PASSAGE PROVIDED:
By Duangporn Suriyaamarit and Sujitra Boonyong

Sit-to-stand movements, where an individual rises from a chair to a standing position, are common daily functional actions. Previous research has demonstrated that the design and dimensions of the chair used can influence the performance of the sit-to-stand task. For instance, getting up from a chair with higher height and an anterior tilted seat surface is usually easier. No evidence has been presented to date, however, in children with cerebral palsy for whom sit-to-stand movements are a constant challenge. This research therefore sought to draw comparisons between performance levels in terms of mechanical work, movement time, kinematics, and kinetics while getting up from chairs with varying seat angles and heights, for children with cerebral palsy.

DATA BLOCK:
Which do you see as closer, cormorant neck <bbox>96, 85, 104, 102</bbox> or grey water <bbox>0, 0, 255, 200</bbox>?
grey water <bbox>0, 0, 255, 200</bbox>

YOUR TASK: Reproduce word for word the part of the passage on sit-to-stand movements in children with cerebral palsy that begins at the words "Sit-to-stand movements, where" and stops after "with cerebral palsy.".

SOLVED EXERCISE:
Sit-to-stand movements, where an individual rises from a chair to a standing position, are common daily functional actions. Previous research has demonstrated that the design and dimensions of the chair used can influence the performance of the sit-to-stand task. For instance, getting up from a chair with higher height and an anterior tilted seat surface is usually easier. No evidence has been presented to date, however, in children with cerebral palsy for whom sit-to-stand movements are a constant challenge. This research therefore sought to draw comparisons between performance levels in terms of mechanical work, movement time, kinematics, and kinetics while getting up from chairs with varying seat angles and heights, for children with cerebral palsy.